I generally agree with his perspective, primarily that oral sex without protection is
not prohibitively risky, not that it doesn't have risks. I will also say I am relieved that I am not driven to want or need many new partners- I'm glad the question of risk of STI (or pregnancy) isn't central to my thoughts these days... even if I am not entirely free of all risk.
And please use sound judgement for yourself, with all the attendant personal considerations well considered.
One of the last points he made, that people no longer feel at risk when they are in committed monogamous relationships, was not well received. But it seemed to me a "shoot the messenger" kind of reception.

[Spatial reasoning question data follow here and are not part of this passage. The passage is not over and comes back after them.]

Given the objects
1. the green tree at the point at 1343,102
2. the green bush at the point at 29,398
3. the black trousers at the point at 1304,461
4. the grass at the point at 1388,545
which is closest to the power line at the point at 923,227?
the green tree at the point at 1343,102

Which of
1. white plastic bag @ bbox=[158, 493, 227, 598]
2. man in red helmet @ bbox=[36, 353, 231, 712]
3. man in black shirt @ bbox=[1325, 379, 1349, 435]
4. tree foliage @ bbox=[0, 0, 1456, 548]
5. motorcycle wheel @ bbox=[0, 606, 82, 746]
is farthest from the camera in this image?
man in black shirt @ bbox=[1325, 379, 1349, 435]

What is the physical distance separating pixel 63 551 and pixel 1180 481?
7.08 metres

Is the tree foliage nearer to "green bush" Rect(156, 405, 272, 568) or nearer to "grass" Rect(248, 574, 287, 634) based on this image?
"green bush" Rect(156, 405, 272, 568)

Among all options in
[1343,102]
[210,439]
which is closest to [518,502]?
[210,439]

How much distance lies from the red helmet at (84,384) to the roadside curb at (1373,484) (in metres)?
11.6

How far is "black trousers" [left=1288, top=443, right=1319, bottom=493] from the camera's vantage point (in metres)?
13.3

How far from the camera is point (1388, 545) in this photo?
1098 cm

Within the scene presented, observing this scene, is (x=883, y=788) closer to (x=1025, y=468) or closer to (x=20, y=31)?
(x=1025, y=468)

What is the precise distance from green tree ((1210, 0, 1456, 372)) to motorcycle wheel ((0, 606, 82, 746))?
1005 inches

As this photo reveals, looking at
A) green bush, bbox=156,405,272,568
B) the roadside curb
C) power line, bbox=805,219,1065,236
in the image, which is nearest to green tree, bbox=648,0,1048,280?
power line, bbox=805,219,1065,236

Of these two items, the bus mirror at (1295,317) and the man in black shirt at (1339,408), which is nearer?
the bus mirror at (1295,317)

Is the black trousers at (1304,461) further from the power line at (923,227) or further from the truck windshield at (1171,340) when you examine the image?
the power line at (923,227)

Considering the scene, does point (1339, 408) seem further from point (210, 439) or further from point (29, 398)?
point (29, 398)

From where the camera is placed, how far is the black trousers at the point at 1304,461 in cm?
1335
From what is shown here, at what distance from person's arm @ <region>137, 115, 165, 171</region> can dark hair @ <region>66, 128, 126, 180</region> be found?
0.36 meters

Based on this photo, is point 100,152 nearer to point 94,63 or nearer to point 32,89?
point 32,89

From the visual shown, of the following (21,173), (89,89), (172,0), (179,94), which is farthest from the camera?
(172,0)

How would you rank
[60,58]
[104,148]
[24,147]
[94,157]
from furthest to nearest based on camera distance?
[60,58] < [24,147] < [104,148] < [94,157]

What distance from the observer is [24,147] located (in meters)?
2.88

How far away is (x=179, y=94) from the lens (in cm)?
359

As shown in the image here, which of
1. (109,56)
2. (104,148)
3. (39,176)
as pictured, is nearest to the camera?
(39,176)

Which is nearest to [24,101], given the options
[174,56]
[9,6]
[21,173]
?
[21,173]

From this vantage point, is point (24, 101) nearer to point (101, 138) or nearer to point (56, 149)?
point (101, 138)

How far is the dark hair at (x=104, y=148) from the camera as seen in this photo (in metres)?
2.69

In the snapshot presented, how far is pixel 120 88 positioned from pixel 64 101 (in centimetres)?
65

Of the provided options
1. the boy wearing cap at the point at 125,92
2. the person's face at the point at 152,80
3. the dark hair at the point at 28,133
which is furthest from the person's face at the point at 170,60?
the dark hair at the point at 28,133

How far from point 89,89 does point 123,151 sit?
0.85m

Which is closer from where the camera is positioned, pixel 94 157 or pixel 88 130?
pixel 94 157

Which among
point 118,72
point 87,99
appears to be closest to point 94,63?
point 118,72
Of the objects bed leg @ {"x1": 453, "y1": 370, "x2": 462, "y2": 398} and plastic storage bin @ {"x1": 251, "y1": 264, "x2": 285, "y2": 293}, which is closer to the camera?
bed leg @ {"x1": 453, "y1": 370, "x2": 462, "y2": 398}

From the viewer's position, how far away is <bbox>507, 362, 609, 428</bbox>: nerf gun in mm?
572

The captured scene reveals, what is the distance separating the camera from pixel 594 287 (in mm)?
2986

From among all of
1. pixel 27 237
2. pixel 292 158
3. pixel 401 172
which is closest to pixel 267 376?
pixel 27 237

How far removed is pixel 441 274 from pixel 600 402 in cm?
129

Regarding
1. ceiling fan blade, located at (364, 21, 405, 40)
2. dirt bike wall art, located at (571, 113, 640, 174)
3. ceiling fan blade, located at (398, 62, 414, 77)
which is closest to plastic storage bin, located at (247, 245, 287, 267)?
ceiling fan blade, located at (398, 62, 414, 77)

Infidelity happens to other people, right? The thought that we may not be safe from all risk when we are home in our own beds with a committed partner is threatening, no?
Statistically,
30-60% of married individuals will engage in infidelity during the duration of their marriages. This number is probably conservative, and doesn't include the many nominally monogamous relationships between unmarried people. And all those adulterous partners? In theory they're out there fucking other people too...It evokes those old
Faberge Organics shampoo commercials (OMG it's Heather Locklear) you know, "she tells two friends, and she tells two friends, and so on and so on" and suddenly the screen is exponentially full of shiny-haired girls. I get visions of multiplying sex partners that creep me out just a little. Obviously we marrieds are not immune to risk.
While I know the definition of monogamy, in practice it is not always quite so perfect. I've been married for thirteen years. We've both had at least one other partner in that time, sometimes openly, other times not necessarily. Does this mean I'm no longer in a monogamous relationship?? Maybe... depending on the precision with which you use the word. Do we consider ourselves monogamous? At this point, yes. And truly, in spite of brief flirtations with the world of polyamory or whatever the fuck label I'd need to put on the
adventures I had with N, I feel like we've been pretty true to each other.
As far as I know, we were 100% monogamous for at least 14 years (we were together for a couple of years before we got married). But the longer I'm married, the older I get, the more compassion and understanding I feel for all of us.
Monogamy
looks more and more like an unnatural state- all across the spectrum of life- a fascinating discovery. Is it any wonder that in spite of our best efforts, we sometimes fail?
So, do my husband and I, in our monogamous relationship, practice unsafe sex? Hell yes.
Is it a risk, even a little one? Sure, but honestly, it's one I'm happy to take.